Von den 40 Sitzen im Gremium besetzten die beiden Gruppen, um die es dabei ging, Atlas und die Initiative Ay Yildiz, insgesamt zwölf. Die türkisch-Internationale Union Atlas war bislang mit acht Sitzen absoluter Spitzenreiter. Bei der aktuellen Wahl zeichnet sich nun ein ganz anderes Tableau: Mit jeweils sechs Sitzen sind Atlas und die von der Stadtrats-CSU-unterstützte Allianz Münchner Migranten gleichauf. Mit fünf Sitzen folgen "United in Diversity", für die sich die im Rathaus vertretene Volt-Partei stark gemacht hat.

Jeweils drei Sitze gehen auf das den Grünen nahestehende Vielfaltsbündnis, die Internationale Liste der progressiven Sozialdemokraten und schließlich auch die Initiative Ay Yildiz. Je zwei Sitze haben Griechische Liste, das Aktionsbündnis vielfältig und solidarisch sowie die Liberale Liste, die die amtierende Vorsitzende des Beirats, Dimitrina Lang, anführt. Sie gehört dem Gremium damit wieder an. Jeweils ein Sitz entfällt auf acht weitere Listen.

"Jünger, weiblicher und vielfältiger"

Die Reaktion der Grünen im Stadtrat muss man sich wohl als kollektives Aufatmen vorstellen: Man gratuliere allen demokratischen Kräften zum erfolgreichen Abschneiden bei den Wahlen, heißt es. "Insbesondere freuen wir uns, dass der künftige Migrationsbeirat deutlich jünger, weiblicher und vielfältiger sein wird." Demgegenüber hätten die "rechten und ultranationalistischen Kräfte" deutliche Verluste erlitten. Noch fokussierter auf die eigenen Reihen klingt der Zuruf von Manuel Pretzl, CSU-Fraktionsvorsitzender im Rathaus, für seine christsoziale Parteikollegin: "Ganz besonders gratuliere ich Olga Dub-Büssenschütt". Mit 5232 Stimmen sicherte sich die gebürtige Ukrainerin das beste Ergebnis.

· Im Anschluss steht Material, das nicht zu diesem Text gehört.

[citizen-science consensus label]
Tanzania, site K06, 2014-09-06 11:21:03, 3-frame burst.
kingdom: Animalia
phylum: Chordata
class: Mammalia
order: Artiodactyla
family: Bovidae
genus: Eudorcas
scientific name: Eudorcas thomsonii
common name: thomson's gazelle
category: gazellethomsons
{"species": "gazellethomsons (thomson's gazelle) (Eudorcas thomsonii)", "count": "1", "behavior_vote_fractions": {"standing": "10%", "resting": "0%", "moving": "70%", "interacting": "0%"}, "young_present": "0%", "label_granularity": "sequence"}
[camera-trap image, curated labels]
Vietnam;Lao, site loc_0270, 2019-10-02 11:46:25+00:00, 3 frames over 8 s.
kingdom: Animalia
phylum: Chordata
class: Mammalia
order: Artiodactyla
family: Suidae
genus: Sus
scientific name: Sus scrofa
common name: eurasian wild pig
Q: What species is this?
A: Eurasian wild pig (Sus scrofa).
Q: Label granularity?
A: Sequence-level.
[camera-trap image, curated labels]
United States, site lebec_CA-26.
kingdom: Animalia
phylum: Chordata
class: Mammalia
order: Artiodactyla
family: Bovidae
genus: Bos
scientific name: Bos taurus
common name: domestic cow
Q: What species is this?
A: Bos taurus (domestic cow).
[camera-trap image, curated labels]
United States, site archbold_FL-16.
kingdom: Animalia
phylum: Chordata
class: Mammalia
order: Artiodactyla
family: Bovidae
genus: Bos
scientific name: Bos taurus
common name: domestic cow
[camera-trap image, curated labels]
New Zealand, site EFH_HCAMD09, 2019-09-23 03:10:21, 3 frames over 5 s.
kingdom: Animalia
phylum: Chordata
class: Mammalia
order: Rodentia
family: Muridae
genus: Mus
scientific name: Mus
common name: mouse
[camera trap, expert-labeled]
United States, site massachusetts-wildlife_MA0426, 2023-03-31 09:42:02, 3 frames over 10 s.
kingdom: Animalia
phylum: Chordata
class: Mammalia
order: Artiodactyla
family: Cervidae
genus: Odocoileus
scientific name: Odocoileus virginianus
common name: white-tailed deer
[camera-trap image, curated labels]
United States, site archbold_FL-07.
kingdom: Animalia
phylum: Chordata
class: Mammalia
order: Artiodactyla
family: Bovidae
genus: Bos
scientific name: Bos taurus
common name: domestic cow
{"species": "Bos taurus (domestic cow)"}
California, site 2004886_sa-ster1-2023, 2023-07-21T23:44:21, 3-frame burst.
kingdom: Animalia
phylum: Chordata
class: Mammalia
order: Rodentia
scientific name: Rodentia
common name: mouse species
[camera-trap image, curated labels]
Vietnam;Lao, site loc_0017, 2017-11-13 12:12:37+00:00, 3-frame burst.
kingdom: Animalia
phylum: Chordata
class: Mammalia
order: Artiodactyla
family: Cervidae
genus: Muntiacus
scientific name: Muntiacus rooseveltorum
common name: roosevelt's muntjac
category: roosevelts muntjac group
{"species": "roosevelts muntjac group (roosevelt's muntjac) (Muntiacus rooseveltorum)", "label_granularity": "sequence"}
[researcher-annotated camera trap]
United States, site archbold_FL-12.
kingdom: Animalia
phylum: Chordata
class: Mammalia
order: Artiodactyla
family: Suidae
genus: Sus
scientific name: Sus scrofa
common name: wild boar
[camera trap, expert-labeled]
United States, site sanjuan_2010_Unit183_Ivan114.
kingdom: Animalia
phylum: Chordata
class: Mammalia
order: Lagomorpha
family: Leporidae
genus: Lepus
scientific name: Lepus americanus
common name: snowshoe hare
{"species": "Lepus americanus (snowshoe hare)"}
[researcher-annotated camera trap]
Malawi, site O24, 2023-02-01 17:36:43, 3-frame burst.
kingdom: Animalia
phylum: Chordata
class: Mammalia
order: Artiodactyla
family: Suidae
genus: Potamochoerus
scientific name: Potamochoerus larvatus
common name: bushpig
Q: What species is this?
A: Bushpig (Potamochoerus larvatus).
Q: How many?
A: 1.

Grüne und CSU haben im Verbund vergangenen Sommer mit einem gemeinsamen Reformvorschlag einen echten Aufreger im Stadtrat provoziert: Gegen das Veto aller anderen Parteien setzten sie durch, dass dem Migrationsbeirat künftig zehn beratende, stimmberechtigte und vom Stadtrat bestimmte Mitglieder zur Seite gestellt werden. Wirkmächtiger solle die Gruppe dadurch werden, und wehrhafter gegen Rechts.

"Früher haben die sich Null interessiert!"

Die migrantische Vertretung nennt das "Bevormundung" und weiß die Rathaus-SPD an ihrer Seite. "Das ist nicht demokratisch", sagt SPD-Stadtrat Cumali Naz, der von 1998 bis 2010 selbst Vorsitzender des Beirats war. Die neuerlich niedrige Wahlbeteiligung sei "enttäuschend". Er führt sie auch darauf zurück, "dass das ausschließlich ein beratendes Gremium des Stadtrats ist und machtpolitisch nichts machen kann. Das behindert die Motivation." Gleichzeitig freue er sich, dass sich diesmal die etablierten Parteien für die Wahl engagiert hätten. "Früher haben die sich Null interessiert!" Die Tatsache werde nun auch die gemeinsame Arbeit stärken und politischer machen.

Die Amtszeit des Beirats ist auf drei Jahre verkürzt. 2026 soll wieder gewählt werden, dann erstmals parallel zur Kommunalwahl. Auch das ist Teil der Reform, von der Naz hofft, dass sie mehr Akzeptanz generiert als der jüngste Plakat-Slogan.

Hinweis der Redaktion: Gönül Kurt, Mitglied auch im neu gewählten Münchner Migrationsbeirat, legt stellvertretend für die Liste Atlas Wert auf die Feststellung, dass ihre Gruppe "international aufgestellt" sei und "keinerlei Bestrebungen" enthalte, "die auch nur im Ansatz als rechtsnational bezeichnet werden können". Zu den Atlas-Leitlinien gehöre es nach ihren Worten, "gegen jede Art von Gewalt und Terrorismus sowie gegen extreme politische Richtungen vorzugehen".